# Canon EOS 1000D



## richfearless (Oct 4, 2012)

Hey guys,

My dad bought a EOS 1000D camera a few years ago. He used to have a large range of Canon lenses, bodies, etc and used to thrall in using his camera's capturing our childhood days.
Canon EOS 1000D - EOS Digital SLR Cameras - Canon UK

Last week i bought my dad a 70-200mm telephoto lens which I have yet to give him. But I was hoping to fill the camera bag with some shooting resources for people who are not so adept at shooting with digital camera's.

I think he learns the best at watching someone doing it. So if you can recommend video tutorials that would be helpful.
Or if you can tell me what I should be looking for in video tutorials that would also be helpful. I believe not all the EOS range are similar and don't want to teach him about features he doesn't have at his disposal 

Many thanks,

Richard


----------



## Big Mike (Oct 4, 2012)

Welcome to the forum.

Actually, a lot of the bells & whistles on these camera are just extras.  The camera still uses three main elements to control exposure; shutter speed, ISO & Aperture.  So if he knew how to control these things back in the film days, it's pretty much the same now...it's just a matter of figuring out how to control them on the camera...and that's all in the manual.

I've been hearing good things about this book (set) Scott Kelby&#39;s Digital Photography Boxed Set, Volumes 1, 2, and 3: Amazon.ca: Scott Kelby: Books


----------



## Overread (Oct 4, 2012)

Kelby's books are a great introduction to photography, esp for anyone with very limited to no actual experience of photography - or those who are just getting started moving out of the auto/green box mode. If your father has mostly never moved out of the green box the Kelby books should be an ideal option to start with - if he's a bit more experienced I would think they could be a bit below him (I've only read the first and if he knows a bit of what he's doing he'll fast outgrow or already have outgrown teh first book).

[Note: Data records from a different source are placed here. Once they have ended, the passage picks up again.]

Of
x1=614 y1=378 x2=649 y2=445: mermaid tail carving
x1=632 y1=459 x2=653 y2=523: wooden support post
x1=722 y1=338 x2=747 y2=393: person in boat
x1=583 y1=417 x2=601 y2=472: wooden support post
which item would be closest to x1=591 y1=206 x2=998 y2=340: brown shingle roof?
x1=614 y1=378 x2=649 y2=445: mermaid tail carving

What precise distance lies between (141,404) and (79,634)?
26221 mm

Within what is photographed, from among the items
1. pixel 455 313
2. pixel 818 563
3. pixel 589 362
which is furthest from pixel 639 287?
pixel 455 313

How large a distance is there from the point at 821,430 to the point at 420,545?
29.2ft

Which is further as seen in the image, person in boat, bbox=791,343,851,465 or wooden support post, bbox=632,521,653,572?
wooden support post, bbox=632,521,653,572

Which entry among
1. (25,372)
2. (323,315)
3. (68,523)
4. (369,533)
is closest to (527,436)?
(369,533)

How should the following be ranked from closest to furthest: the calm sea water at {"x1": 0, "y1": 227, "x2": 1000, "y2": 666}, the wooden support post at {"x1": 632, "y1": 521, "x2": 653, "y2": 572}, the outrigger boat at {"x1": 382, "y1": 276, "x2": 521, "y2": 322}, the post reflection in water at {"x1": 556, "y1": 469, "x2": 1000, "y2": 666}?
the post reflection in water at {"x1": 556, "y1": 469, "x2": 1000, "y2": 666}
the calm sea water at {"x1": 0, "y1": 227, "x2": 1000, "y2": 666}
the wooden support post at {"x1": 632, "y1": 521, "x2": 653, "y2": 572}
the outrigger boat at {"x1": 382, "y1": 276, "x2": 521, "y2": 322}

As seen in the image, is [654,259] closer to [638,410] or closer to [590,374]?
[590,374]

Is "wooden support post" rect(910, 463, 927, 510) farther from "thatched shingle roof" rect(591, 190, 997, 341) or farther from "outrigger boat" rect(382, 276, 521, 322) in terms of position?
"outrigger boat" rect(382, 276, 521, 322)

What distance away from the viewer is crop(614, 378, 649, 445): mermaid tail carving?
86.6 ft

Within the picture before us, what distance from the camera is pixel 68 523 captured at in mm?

Youtube can be a bit hit or miss with tutorials - I generally find its good for getting some specific tips on setups or effects and a little less good with generalist advice (I tend to find that generalist advice is a bit too simplistic and general to actually contain any meat on the videos to really build with - that stuff you tend to get a bit more in books or produced video guides (most of which cost)).

If he's got a specific subject area of interest that can help a lot with finding some interesting tutorials and give you something to search with.


----------



## jaomul (Oct 4, 2012)

Understanding exposure by Bryan Peterson is also worth a look. Its detailed yet simply put. The 70-200 lens will be great on the 1000d. Nice present


----------



## MLeeK (Oct 4, 2012)

I'd buy him a couple of months of Kelby On-line! Worth it's price twice over!


----------